Demons were essential artistic elements of most churches in the Middle Ages. They were there to warn the sinners (that is, just about anyone who looked) of the temptations of worldly life and why the faithful must resist those temptations, or repent.

The capital above, in Chauvigny, is more of a monster than the average demon, but it's demonstrating with great enthusiasm a key punishment of Hell, which is definitely a demon's job. It has two bodies and one head (called "monocephalic" and "bicorporal"). Demons are used in art like this to evoke fears in their audience of being dehumanized and reduced to soul-less flesh (like animals). Hell is a place where one is devoured prey for an eternity.

Hellmouth with Satan and Sinners, Narbonne Cathedral, late 13th or early 14th century

While demons eating sinners raw was a typical scene, even more popular was sinners being cooked. This carving is the base for a statue (probably of Mary). The hellmouth has Satan sitting like a relaxed chef, watching his dishes simmer and baste. Of particular interest here is the sinner being roast on a spit, a punishment for homosexual acts, while on the right, in the cauldron, is a woman being boiled alive for heterosexual lust.

Fresco depicting the punishment of the Gluttonous, St. Cecile, Albi, late 15th c.

The demons in this fresco are part of a Last Judgment scene which is two stories high and about 40 feet wide at the front of the cathedral. These demons are charged with punishing sinners who were gluttonous, and they appear to really love their job. The pot is overflowing with sinners, and they are squishing more and more into the crowded, flaming cauldron. As in the Chauvigny capital above, they have reptilian bodies, but their faces have grotesque human expressions. Their attitude reinforces the idea that there is no mercy or compassion for sinners in Hell, so one had better settle up one's penitence bill quickly, before it's too late.

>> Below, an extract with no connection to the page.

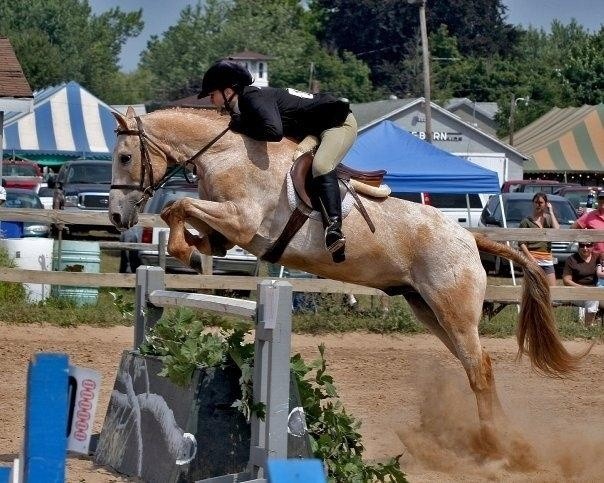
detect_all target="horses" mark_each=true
[107,106,597,456]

Mosaic detail of the punishment of sinners, Baptistry of San Giovanni, Florence, 14th century

The Satan-enthroned-in-Hell motif was very popular. In the massive mosaic dome in Florence, Satan is positioned in a mockery of Christ in Majesty, which is the center-piece of most Last Judgment art for churches. Where minor demons can only eat one sinner at a time, the boss has three orifices for consuming in his head, and a throne with two more mouths to gobble some more. Noteworthy in this work that the artist has gone to some effort to make it clear that Hell is subterranean. with wormlike creatures and toads to help with the torments.

Fresco of Satan Ruling Hell, Collegiate Church of San Gimignano, 14th century

The depictions of Satan consuming sinners are disturbing enough, but there are also many which feature Satan excreting them. Some are shown in his belly, while others are being disgorged from his nether parts, with a nice assist from a demon who is, perhaps coincidentally, brown. Subterranean creatures here are snake-like and rodent-like (upper right). The great barbecue continues in the bottom tier.

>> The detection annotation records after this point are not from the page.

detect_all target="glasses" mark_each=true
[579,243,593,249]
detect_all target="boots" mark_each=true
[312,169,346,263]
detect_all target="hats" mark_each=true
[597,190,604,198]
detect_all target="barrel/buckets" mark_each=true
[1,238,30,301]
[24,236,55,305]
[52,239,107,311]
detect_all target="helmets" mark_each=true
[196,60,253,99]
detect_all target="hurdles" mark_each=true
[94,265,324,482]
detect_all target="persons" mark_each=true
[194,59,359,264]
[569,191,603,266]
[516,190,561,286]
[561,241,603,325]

Satan enthroned, by Tadeo da Bartolo, ca. 1410, Collegiate Church of San Gimignano

The church in San Gimignano is so impressive that it has more than one fresco of demons in Hell. This one helpfully labels the sins next to their punishments. On Satan's right (our left) demons punish the sin of Pride (La Superbia) and on his left they punish Envy (La Vidia; Invidia is the usual spelling). Satan is ingesting, choking and excreting sinners as fast as he can (his nether parts have a face, so it's more like spitting than excreting). Previous excretions are neatly labeled, standing in the pit below him: Simon Magus, Herod, Nero, and Cain are legible to me. Thus, quite literally here, are the mighty who have fallen.

Satan enthroned, 13th century capital, St. Pierre, Chauvigny

In tight spaces, like a Romanesque capital, the Satan enthroned scene can be restrained to its bare essentials: Satan, seated, with his flaming hell-mouth positioned below his bottom, flanked by two demons conferring with the boss on whether they're tormenting sinners correctly.

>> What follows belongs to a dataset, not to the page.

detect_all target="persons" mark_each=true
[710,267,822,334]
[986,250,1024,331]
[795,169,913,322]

Demons Punishing a Gossiper, 12th century (heavily restored), St. Medard, Thoars, France

Medieval church art often represents sins and their punishments explicitly to help even the illiterate (and impressionable) understand concretely that their seemingly small vices result in dire pain. Here, two horned demons blind and choke a gossiper.

Punishment of Avarice, Saint Pierre of Aulnay, 12th century

The sin of avarice was frequently represented by the hanging suicide of Judas, with his 13 pieces of silver in a money-bag suspended from his neck. In this example, Judas is set upon by four devouring demons, one of which looks like a deranged rabbit. Keep in mind that these capitals would have been vividly painted in their heyday. I would like to know what color these demons were.

Demons Hanging Judas, 12th century, Saint Lazare, Autun

Here is a different treatment of the same subject. The workshop that made the Autun capitals and tympanum were masters of stone carving. In this instance, the demons appear to be suffering as much or more as Judas.

Demons Punishing a Blasphemer, late 12th c., Southern France, Philadelphia Museum of Art

Also perfectly explicit is the capital illustrating the punishment for the sin of blasphemy. One demon is restraining the sinner while another tears out his tongue. In this piece, I find it distressing that there appear to be an extra set of claws holding down the sinner, with no discernible body attached to them.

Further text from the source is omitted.